Chants libres & Oktoecho: Création de Sainte Marine

0

This page is also available in / Cette page est également disponible en: English (Anglais)

Chants libres

Création de Sainte Marine

par Justin Bernard

Il arrive que des histoires anciennes, attribuées à des figures parfois méconnues, soient criantes de modernité. C’est le cas de sainte Marine, dite Marine la Déguisée, une femme qui a consacré sa vie à Dieu malgré les épreuves et les regards portés sur elle.

Après le décès de sa mère, son père décide de la déguiser en garçon et de l’emmener au monastère de Quannoubine, au Liban, réservé pourtant aux hommes. À la mort de celle qui se fait appeler « frère Marin », la communauté découvre qu’il s’agit en réalité d’une femme. Sa vie, pleine de péripéties, aura été profondément marquée par une fausse accusation de viol à l’encontre de la fille d’un aubergiste. Marine, qui préfère cacher sa véritable identité, reconnaît les faits et est contrainte d’élever seule, dans la honte, l’enfant né de cette union forcée.

Le sujet n’interpellait pas seulement la compositrice Katia Makdissi-Warren en raison de la question des femmes et de la condition féminine, mais il était déjà ancré en elle depuis longtemps. « Tout a commencé avec Marie-Annick Béliveau, chanteuse de musiques contemporaines extraordinaire et directrice artistique de Chants Libres, dit-elle. Quand elle m’a parlé d’une création d’opéra, je suis allée chercher dans mes sources maronites (chrétiennes d’origine syrienne, NDLR). Ma mère est maronite, j’ai vécu dans cette culture quand j’étais petite. J’ai trouvé un thème solo pour Marie-Annick, qui est celui de sainte Marine. »

Musicalement aussi, Katia s’est rapprochée de ses origines. « Quand j’ai étudié la musique syriaque avec le père Louis Hage, qui était lui-même parti étudier cette musique dans différents villages de la région, j’avais beaucoup entendu parler de saint Ephrem. En m’intéressant à son histoire, il m’est apparu comme quelqu’un de très moderne, même d’après les standards d’aujourd’hui. En effet, il avait fondé une chorale de femmes pour chanter à l’église. Il avait incorporé des instruments alors que ceux-ci ont été ensuite interdits. Quand on lit ses textes, on trouve aussi une notion très proche de la nature. Ça me parle énormément. Que l’on soit croyant ou non, il y a une connexion avec notre monde actuel sur ces sujets. »

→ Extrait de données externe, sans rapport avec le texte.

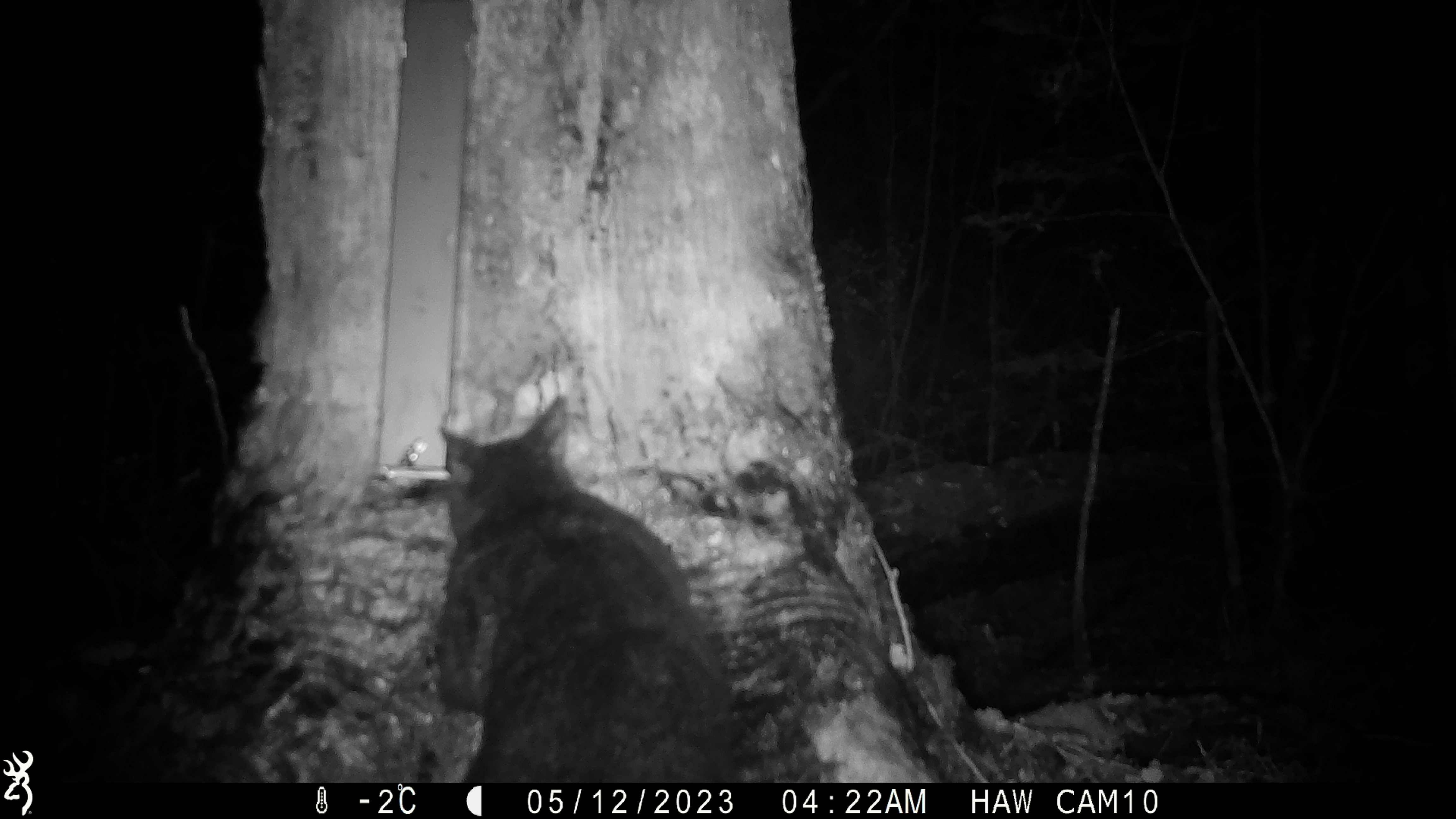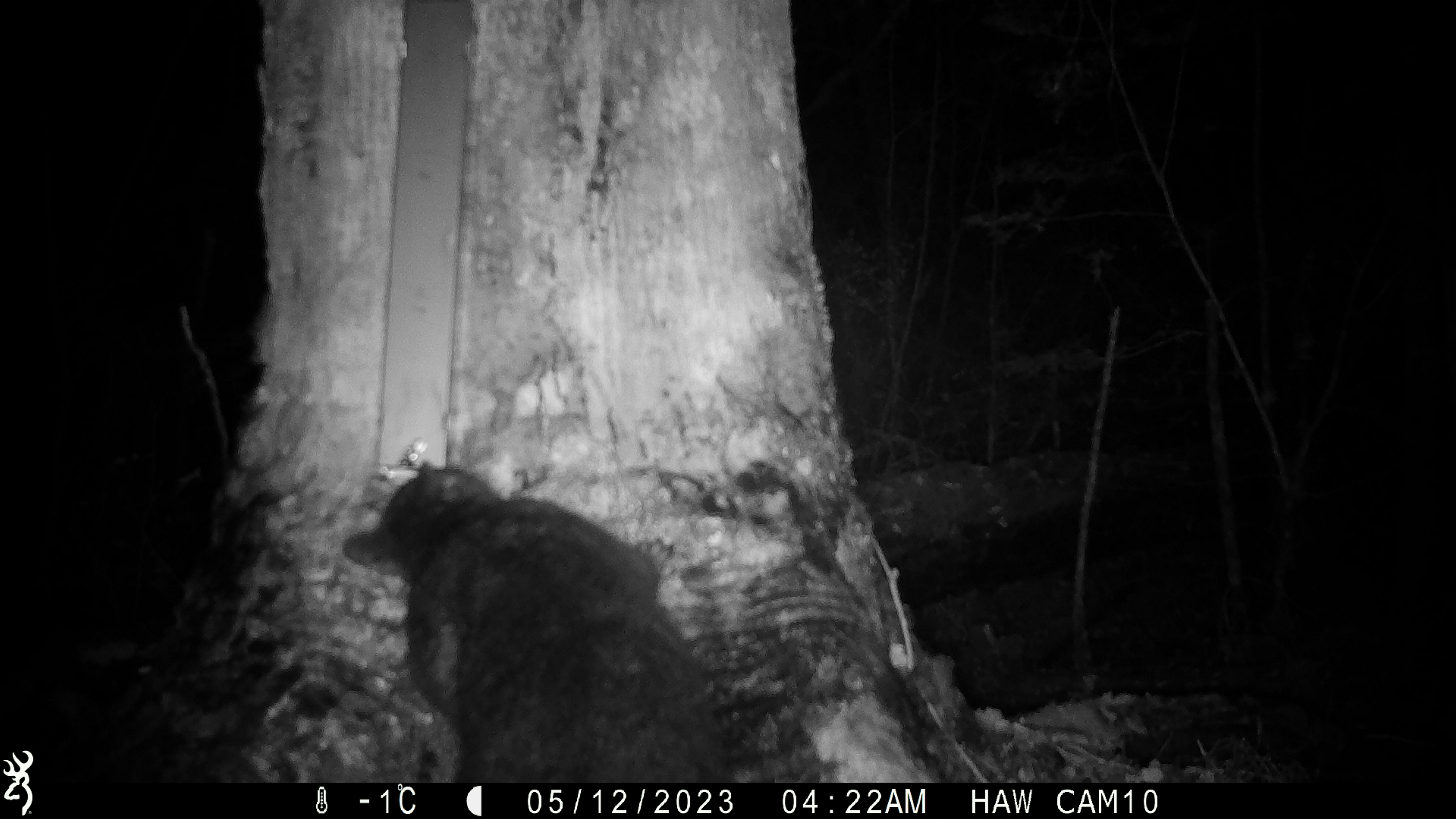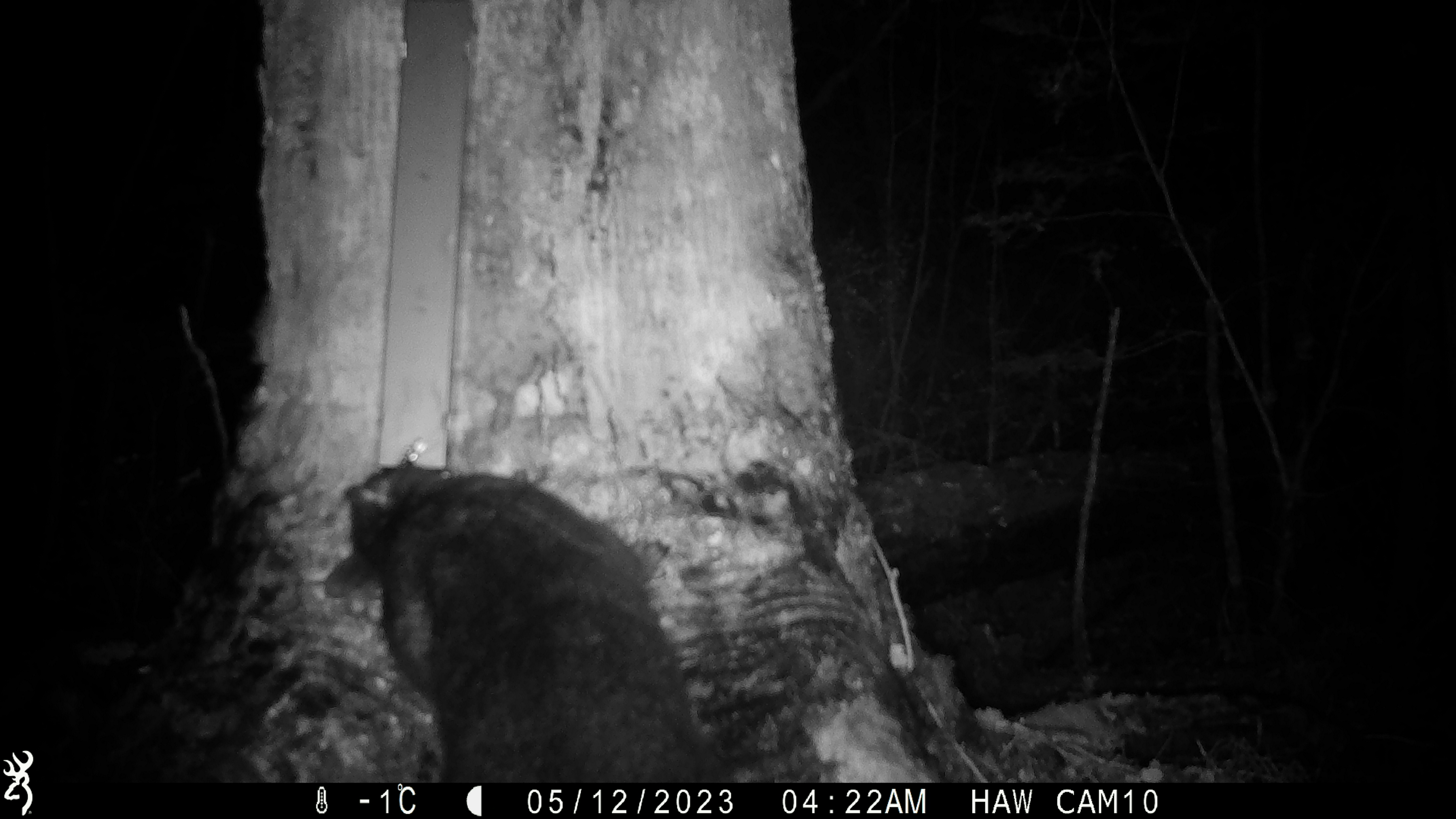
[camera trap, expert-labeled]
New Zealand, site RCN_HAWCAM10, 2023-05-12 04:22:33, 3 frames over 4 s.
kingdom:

En outre, la compositrice rappelle que sainte Marine a vécu au Ve siècle, soit une cinquantaine d’années après la mort de saint Ephrem. Ce fait historique ne pouvait qu’avoir une incidence sur ses choix artistiques. « Dans la liturgie maronite, des textes remontent à cette époque-là. On peut donc supposer que Marine entonnait des chants très semblables à ceux du vivant de saint Ephrem. J’ai voulu explorer ce lien dans ma musique, qui demeure ici très imprégnée de musique maronite. Cela dit, j’ai la chance de travailler avec des musiciens extraordinaires, de toutes les cultures, alors le métissage fait inévitablement partie de mon langage. »

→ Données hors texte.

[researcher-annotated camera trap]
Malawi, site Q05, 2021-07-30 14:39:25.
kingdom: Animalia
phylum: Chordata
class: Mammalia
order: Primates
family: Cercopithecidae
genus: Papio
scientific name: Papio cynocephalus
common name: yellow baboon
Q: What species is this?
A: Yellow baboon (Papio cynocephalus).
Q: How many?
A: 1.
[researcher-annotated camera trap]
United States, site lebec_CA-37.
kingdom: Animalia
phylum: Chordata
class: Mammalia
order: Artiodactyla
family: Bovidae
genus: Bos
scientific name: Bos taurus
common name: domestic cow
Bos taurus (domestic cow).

Marie-Annick Béliveau. Photo: Laurent Guérin

Marie-Annick a eu l’idée de présenter l’opéra à la Satosphère de la Société des arts technologiques afin de créer une expérience immersive. C’est encore elle qui a pensé à la spatialisation des scènes un peu partout sous le dôme, tandis que Katia réfléchissait à la spatialisation des instruments et de la musique. « Le son voyagera beaucoup autour du public. Même si on est un petit groupe, les musiciens se déplaceront un peu partout. Il y aura un joueur de ney (flûte persane), Marie-Hélène Breault à la flûte, Bertil Schulrabe aux percussions, Pamela Reimer au piano et un chœur de trois voix basses. Les chanteurs joueront des percussions aux quatre coins de la salle et créeront ainsi des ambiances sonores plus immersives. »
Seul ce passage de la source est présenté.